# Enjoying the Fall weather!



## nikkiluvsu15 (Jun 9, 2010)

It has felt SO awesome outside, for like the whole week. YAY. 

We were able to go outside today for 45mins-1hr and didn't almost die from the heat. Harleigh's tongue wasn't hanging out of her mouth after 10 seconds and she was crazy energetic... I love this weather  Lets just hope it stays this way... I don't know if I can handle anymore 100 degree weather. lol

I really need to find something more "fun" to do outside, but what else can you do with a dog who is crazy obsessed with a tennis ball.
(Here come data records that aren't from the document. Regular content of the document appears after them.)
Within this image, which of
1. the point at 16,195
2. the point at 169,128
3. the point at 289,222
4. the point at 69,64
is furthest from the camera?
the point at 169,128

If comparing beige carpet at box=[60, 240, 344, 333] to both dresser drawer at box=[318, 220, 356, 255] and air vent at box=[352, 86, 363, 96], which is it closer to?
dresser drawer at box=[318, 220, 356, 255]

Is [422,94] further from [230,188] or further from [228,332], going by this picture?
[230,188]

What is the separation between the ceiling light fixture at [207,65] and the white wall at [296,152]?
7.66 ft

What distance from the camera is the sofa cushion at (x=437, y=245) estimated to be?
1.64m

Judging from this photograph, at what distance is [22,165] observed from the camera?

It seems to satisfy her, so why not 

_Oh no! lol She lost track of the ball_









_Random shots that I couldn't really think of anything to say._

















_Demon dog!_


----------



## nikkiluvsu15 (Jun 9, 2010)

_You must die tennis ball... Once I catch you that is!_









_Are you comin' Mom?? (no I wasn't at two places at once.. my mom had the camera, lol)_









_Her stride is soooo long!!! I don't see how you can get much longer.. haha Maybe some Greyhound in her heritage? _


----------



## nikkiluvsu15 (Jun 9, 2010)

_We have a chase game that we play... Harleigh enjoys it quite well and we haven't been able to do it outside it quite some time. She was very excited! lol_









_She's already left me in the dust! haha_









_Demonstrating her "crawl".._









_After we got done playing... see no tongue hanging out! yay!_


----------



## BrownieM (Aug 30, 2010)

Amazing pictures! I love Harleigh's name :biggrin:


----------



## RachelsaurusRexU (Sep 4, 2010)

She's beautiful! Love the action shots!


----------



## Mia (Oct 4, 2010)

Great action shots!!!!!:biggrin:


----------



## spookychick13 (Jan 26, 2010)

Looks like you both had a great time!


----------



## wags (Jan 31, 2009)

That looks so fun!:biggrin: Love the pics!!!!!!!!!!!!!! Autumn the best time of year by far!!!!!!!!!!!!!!!!!!!!!!!!!!!!!!!!!!!!!!!!!:wink:


----------



## Ania's Mommy (Feb 8, 2009)

Harleigh is so pretty! I just love how playful she seems to be. You guys sure do have some good times together.


----------



## deb9017 (Aug 31, 2010)

Those are great pics!!


----------